Matthew Strickler (born May 16) is the former Deputy Assistant Secretary for Fish and Wildlife and Parks for the U.S. Department of the Interior. Previously he served as the Virginia Secretary of Natural Resources under Governor Ralph Northam.

==Background==
Strickler hails from Lexington, Virginia. After receiving degrees in public policy and environmental studies from Washington and Lee University, he completed master's programs in public policy and marine science at the College of William and Mary, where he studied aquaculture and sustainable development at the Virginia Institute of Marine Science. Strickler completed his studies at the College of William and Mary in 2007. He was selected that year as a Knauss Marine Policy Fellow through the Virginia Sea Grant Program.

==Career==
Strickler met Ralph Northam in 2008 while working in Hampton Roads for Mark Warner's 2008 senatorial campaign. Northam then brought Strickler on as a legislative aid upon being elected to the Virginia State Senate. Strickler oversaw Northam's offices in Richmond and Norfolk. In 2010, The Virginian-Pilot described Strickler as Northam's "only full-time staffer".
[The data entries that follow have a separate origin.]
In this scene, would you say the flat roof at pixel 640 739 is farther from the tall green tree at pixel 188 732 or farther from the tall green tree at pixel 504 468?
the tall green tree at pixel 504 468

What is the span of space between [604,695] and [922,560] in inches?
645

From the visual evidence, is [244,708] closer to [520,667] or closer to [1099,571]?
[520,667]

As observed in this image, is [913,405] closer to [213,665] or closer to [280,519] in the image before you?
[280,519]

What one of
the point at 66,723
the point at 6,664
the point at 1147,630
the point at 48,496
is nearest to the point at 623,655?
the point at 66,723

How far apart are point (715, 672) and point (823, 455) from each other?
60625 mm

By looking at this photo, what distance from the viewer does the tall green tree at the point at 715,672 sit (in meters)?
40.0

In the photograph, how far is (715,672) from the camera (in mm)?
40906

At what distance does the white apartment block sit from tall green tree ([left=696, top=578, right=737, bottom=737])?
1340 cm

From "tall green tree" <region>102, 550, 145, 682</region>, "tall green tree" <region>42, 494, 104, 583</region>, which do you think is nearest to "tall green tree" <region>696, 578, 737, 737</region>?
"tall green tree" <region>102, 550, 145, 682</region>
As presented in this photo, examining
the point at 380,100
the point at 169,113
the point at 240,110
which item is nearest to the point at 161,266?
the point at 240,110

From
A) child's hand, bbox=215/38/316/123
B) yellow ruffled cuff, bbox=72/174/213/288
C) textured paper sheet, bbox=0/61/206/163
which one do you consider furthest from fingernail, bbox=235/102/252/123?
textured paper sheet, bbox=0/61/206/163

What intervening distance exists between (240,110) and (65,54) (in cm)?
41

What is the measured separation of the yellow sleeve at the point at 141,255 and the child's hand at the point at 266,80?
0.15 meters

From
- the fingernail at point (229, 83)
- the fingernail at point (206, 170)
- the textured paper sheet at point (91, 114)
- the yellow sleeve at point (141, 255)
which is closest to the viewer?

Strickler has also served as a senior policy adviser to the U.S. House Committee on Natural Resources.

In 2010, Strickler co-founded Old Plantation Oyster Company LLC, an oyster farming company in Cape Charles, Northampton County on Virginia's Eastern Shore. His co-founder, Clark Mercer, served as Northam's Chief of Staff during Northam's lieutenant governorship, and continued to serve in a similar position under Northam's governorship. Strickler resigned in 2021 to join the Biden administration.